KI collaboration projects awarded EUR 19 million in ERC Synergy Grants
Two research projects at Karolinska Institutet have been awarded synergy grants from the European Research Council (ERC). In total, the researchers and their international partners were awarded about EUR 19 million (SEK 209 million) over a six-year period for studies that aim to widen our understanding of disease-causing fat cells and unlock new cancer treatments.
This year, a total of EUR 363 million in ERC Synergy Grants, a relatively new funding program, are awarded to 37 research groups. These are comprised of small teams of top researchers in cross-disciplinary scientific fields that together will tackle some of the world’s most complex research problems.
As the ERC puts it, challenges such as curing cancer, tackling climate change and forecasting earthquakes are simply too big to address for one scientist alone. Eight projects will for the first time involve scientists outside of Europe, including in the United States where one partner of the KI-researchers is based. The end-result should have the potential of becoming a benchmark on a global scale.
“These are very prestigious, highly coveted grants — so a big congratulations to all 7 principal investigators involved,” says Tamsin Lindström, EU grants specialist at Karolinska Institutet. “The two awarded projects really epitomise the type of research that ERC Synergy aims to support: They bring together outstanding scientists at the forefront of complementary fields to jointly undertake bold, curiosity-driven research with the potential to transform the research landscape. Having such projects at KI is very exciting and, moreover, aligns perfectly with the Strategy 2030 vision of KI as a global, engaged and ground-breaking university.”
Below are the funded projects at KI:
Large fat cells
Project ‘Spheres’: Lipid droplet hypertrophy: the link between adipocyte dysfunction and cardiometabolic diseases”
Researchers: Mikael Rydén at the Department of Medicine Huddinge at Karolinska Institutet; Bruno Antonny at CNRS in France; Dominique Langin (corresponding principal investigator) at the Université Paul Sabatier in France.

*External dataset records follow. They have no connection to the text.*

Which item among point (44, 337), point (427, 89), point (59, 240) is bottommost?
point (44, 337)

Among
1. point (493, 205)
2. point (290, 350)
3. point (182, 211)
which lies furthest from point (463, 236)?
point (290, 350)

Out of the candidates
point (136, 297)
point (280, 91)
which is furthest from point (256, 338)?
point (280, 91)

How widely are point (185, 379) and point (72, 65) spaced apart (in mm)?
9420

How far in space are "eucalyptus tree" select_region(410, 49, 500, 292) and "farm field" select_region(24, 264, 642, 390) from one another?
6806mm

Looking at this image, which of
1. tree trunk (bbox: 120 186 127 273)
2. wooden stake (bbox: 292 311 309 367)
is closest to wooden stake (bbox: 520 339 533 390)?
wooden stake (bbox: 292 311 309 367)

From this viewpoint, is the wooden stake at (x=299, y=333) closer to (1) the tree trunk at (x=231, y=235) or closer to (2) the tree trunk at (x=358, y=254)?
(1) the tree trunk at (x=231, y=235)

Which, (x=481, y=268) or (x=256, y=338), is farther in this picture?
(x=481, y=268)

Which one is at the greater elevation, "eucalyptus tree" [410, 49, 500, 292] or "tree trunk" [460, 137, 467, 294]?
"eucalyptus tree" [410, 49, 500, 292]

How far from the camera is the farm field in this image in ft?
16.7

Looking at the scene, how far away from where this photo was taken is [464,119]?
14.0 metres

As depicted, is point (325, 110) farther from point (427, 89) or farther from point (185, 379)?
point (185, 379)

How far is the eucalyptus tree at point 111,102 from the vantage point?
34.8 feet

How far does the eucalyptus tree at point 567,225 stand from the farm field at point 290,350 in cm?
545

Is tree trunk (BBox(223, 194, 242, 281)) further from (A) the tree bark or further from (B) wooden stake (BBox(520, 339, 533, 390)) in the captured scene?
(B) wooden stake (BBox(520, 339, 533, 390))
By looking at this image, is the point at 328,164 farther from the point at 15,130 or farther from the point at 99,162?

Funding: EUR 9.7 million over a six-year period (about SEK 106 million) to be shared more or less equally
Short summary: This project will dig into the mechanisms of the fat cell to understand how one of its most characteristic components, the lipid droplet, can influence the development of common diseases. Prior research has shown that large fat cells are associated with an increased risk for type 2 diabetes and cardiovascular disease. The size of the fat cell is determined primarily by the size of the lipid droplet, a complex organelle that affects the function of the fat cell in many different ways. The project will draw on the expertise of a group of clinical researchers, cell biologists and biophysicists.
Mikael Rydén: “We’ve wanted to understand the central role of the adipocyte lipid droplet for decades but have never had the possibility to study it in environments spanning from the most exquisite molecular detail to clinical conditions. Our consortium and the funding from the ERC will allow us to answer questions we’ve asked for a long time but have never been able to address before.”
New cancer treatments
Project ‘Kill-or-Differentiate’: “Using cell-cell interactions to unlock new cancer treatments: Forcing neural crest tumors back onto the developmental path.”
Researchers: Igor Adameyko (coordinating principal investigator) at the Department of Physiology and Pharmacology at Karolinska Institutet and the Medical University of Vienna; Susanne Schlisio at the Department of Microbiology, Tumor and Cell Biology at Karolinska Institutet; Peter Kharchenko at the Harvard Medical School in the U.S.; Olivier Delattre at the Institut Curie in France.
Funding: EUR 9.4 million over a six-year period (about SEK 103 million) to be shared more or less equally
Short summary: This project will seek to find new cancer treatments by changing the way physicians target the cancerous cells. Today, most treatments focus on attacking and destroying the tumors, often using invasive therapies that can lead to undesired side-effects. These researchers are hoping to change that by studying the signals that tumor cells exchange with each other and the outside world. If they can understand the secrets of these messages, they can use them to trigger desired transformations and change the nature of the cancer itself. Their interdisciplinary work—combining oncology with computational biology, developmental biology and pediatrics—may pave the way for new innovative cancer therapies.